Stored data
--- START ---
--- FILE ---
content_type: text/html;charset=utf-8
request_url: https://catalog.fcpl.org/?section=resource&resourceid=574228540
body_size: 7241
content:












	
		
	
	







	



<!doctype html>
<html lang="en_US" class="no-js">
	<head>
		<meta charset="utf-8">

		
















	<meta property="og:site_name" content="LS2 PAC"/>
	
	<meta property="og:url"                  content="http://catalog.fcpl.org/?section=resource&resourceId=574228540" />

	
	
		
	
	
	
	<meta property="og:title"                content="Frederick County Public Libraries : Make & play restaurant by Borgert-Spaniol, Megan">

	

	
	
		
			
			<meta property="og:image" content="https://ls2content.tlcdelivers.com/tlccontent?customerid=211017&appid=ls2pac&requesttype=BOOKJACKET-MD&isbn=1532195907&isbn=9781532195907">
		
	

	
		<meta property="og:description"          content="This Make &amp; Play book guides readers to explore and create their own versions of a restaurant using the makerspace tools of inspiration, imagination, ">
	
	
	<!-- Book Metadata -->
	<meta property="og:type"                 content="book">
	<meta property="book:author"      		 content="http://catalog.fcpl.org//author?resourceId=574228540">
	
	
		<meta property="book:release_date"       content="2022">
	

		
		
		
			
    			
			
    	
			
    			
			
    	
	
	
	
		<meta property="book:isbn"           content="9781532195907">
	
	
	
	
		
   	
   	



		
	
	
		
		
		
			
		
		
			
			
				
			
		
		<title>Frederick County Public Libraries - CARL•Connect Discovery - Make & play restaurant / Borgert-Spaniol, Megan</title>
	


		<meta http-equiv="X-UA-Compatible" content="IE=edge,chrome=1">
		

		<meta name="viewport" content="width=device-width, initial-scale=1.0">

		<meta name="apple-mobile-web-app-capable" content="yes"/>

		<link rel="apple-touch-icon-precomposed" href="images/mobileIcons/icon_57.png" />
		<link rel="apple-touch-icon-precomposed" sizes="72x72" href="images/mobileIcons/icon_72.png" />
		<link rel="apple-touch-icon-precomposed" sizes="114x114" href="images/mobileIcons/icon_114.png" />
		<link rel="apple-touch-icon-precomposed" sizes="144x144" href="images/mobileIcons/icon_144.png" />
--- END ---
What the task asks: Return each line above precisely as written.

Answer area:
--- FILE ---
content_type: text/html;charset=utf-8
request_url: https://catalog.fcpl.org/?section=resource&resourceid=574228540
body_size: 7241
content:












	
		
	
	







	



<!doctype html>
<html lang="en_US" class="no-js">
	<head>
		<meta charset="utf-8">

		
















	<meta property="og:site_name" content="LS2 PAC"/>
	
	<meta property="og:url"                  content="http://catalog.fcpl.org/?section=resource&resourceId=574228540" />

	
	
		
	
	
	
	<meta property="og:title"                content="Frederick County Public Libraries : Make & play restaurant by Borgert-Spaniol, Megan">

	

	
	
		
			
			<meta property="og:image" content="https://ls2content.tlcdelivers.com/tlccontent?customerid=211017&appid=ls2pac&requesttype=BOOKJACKET-MD&isbn=1532195907&isbn=9781532195907">
		
	

	
		<meta property="og:description"          content="This Make &amp; Play book guides readers to explore and create their own versions of a restaurant using the makerspace tools of inspiration, imagination, ">
	
	
	<!-- Book Metadata -->
	<meta property="og:type"                 content="book">
	<meta property="book:author"      		 content="http://catalog.fcpl.org//author?resourceId=574228540">
	
	
		<meta property="book:release_date"       content="2022">
	

		
		
		
			
    			
			
    	
			
    			
			
    	
	
	
	
		<meta property="book:isbn"           content="9781532195907">
	
	
	
	
		
   	
   	



		
	
	
		
		
		
			
		
		
			
			
				
			
		
		<title>Frederick County Public Libraries - CARL•Connect Discovery - Make & play restaurant / Borgert-Spaniol, Megan</title>
	


		<meta http-equiv="X-UA-Compatible" content="IE=edge,chrome=1">
		

		<meta name="viewport" content="width=device-width, initial-scale=1.0">

		<meta name="apple-mobile-web-app-capable" content="yes"/>

		<link rel="apple-touch-icon-precomposed" href="images/mobileIcons/icon_57.png" />
		<link rel="apple-touch-icon-precomposed" sizes="72x72" href="images/mobileIcons/icon_72.png" />
		<link rel="apple-touch-icon-precomposed" sizes="114x114" href="images/mobileIcons/icon_114.png" />
		<link rel="apple-touch-icon-precomposed" sizes="144x144" href="images/mobileIcons/icon_144.png" />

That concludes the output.